Excerpt to read:
Here is a REAL FINESSE scarf - from the finesse collection ca 1999 - Qalamdan - EXACTLY two colors, field & line drawing. Compare to the full color version. - there are areas of color separated by black lines - like stained glass.
The real finesse scarf is made by taking silk with a colored field ( COLOR 1) and overprinting only the black lines (COLOR 2)
Here the finesse is rendered as beige on beige.
So, there is in essence only 1 screen for finesse - with the line drawing
Hermes did a lexicon - which is so badly garbled , and self-contradictory and one of the myriad of interpretations is the two color rendering - but BDG en finesse is not FINESSE style per the lexicon it vaguely refers to the 2 color rendering style of 1999
In any case, QALAMDAN is a real finesse scarf

Such interesting info! Thank you mt! I know in silk painting (painting directly on to the fabric not silk screening), the outlining is called a resist (colored or not) and is done with a thick substance called gutta (which can be made of various things) and for the same reason- to keep the colors from bleeding in to one another. Does it have a different name in silk screening? I wonder if when they ink the outline screen for it, the outline screen for the scarf uses a different ink (thicker like gutta) like direct on to the silk method would? When resist outlines are made, the silk is washed after everything is painted and the resist compound itself washes away (except for the ink in it if there was any).

Problem to work on:
Revise the finesse scarf passage between "The real finesse" and "beige on beige.", inclusive, replacing "beige" with "gray".

Entries provided:
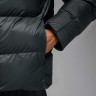 Куртка мужская Air Jordan Puffer Jkt Psg Black IF5489-060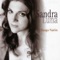 El Gordo Triste - Sandra Luna lyrics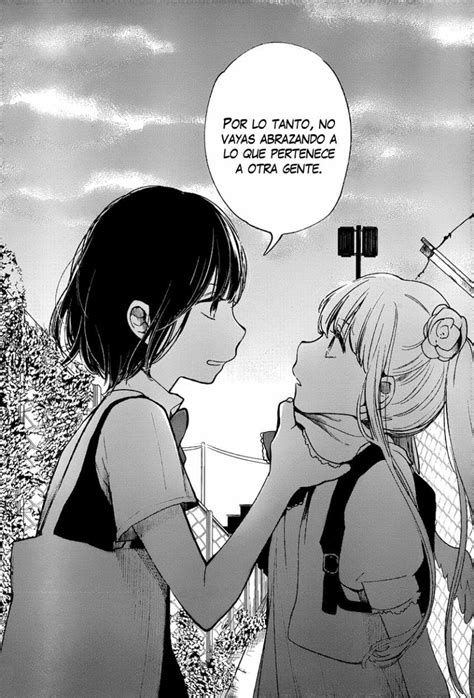 Kuzu no Honkai Manga read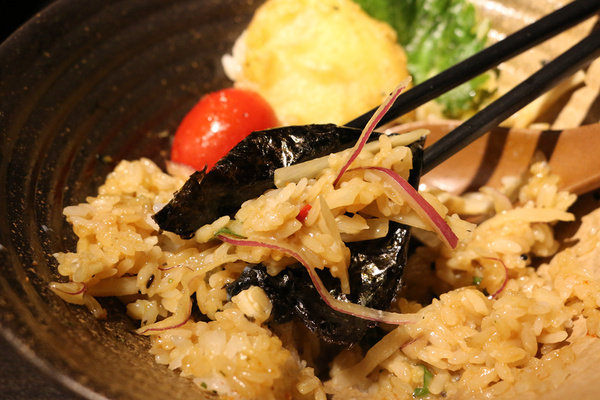 IMG_4440_副本.jpg IMG_4440_副本.jpg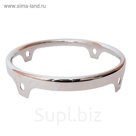 Обод для мини-конги Sonor 90549917 Champion CHMC 9 9'', изогнутый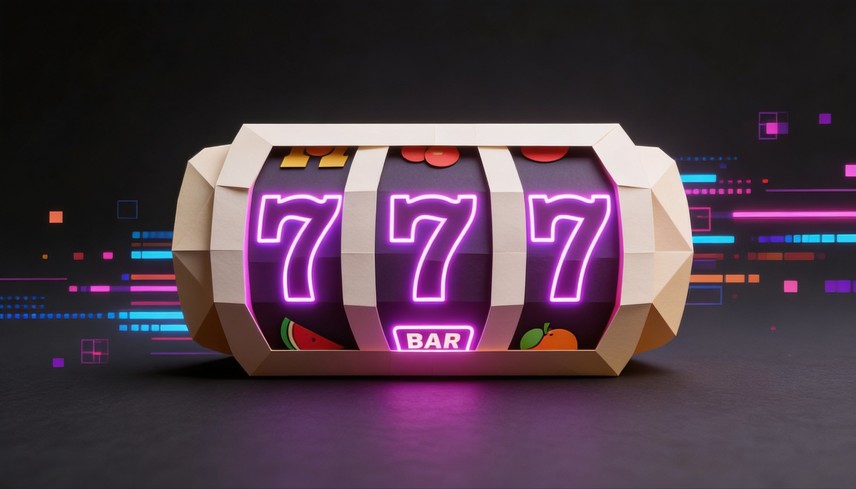 queenspins casino queenspins casino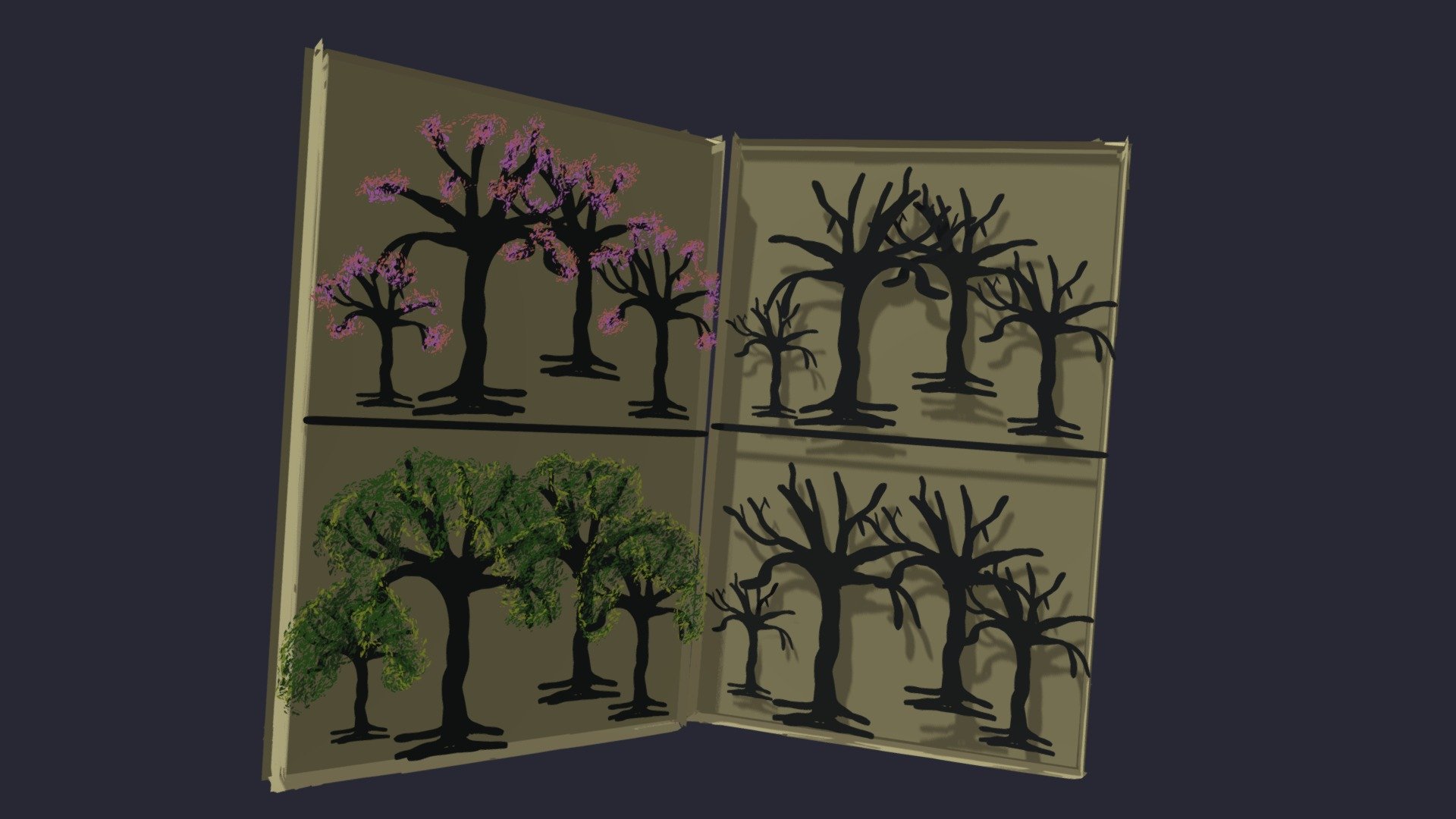 Book01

Solved problem:
The real finesse scarf is made by taking silk with a colored field ( COLOR 1) and overprinting only the black lines (COLOR 2)
Here the finesse is rendered as gray on gray.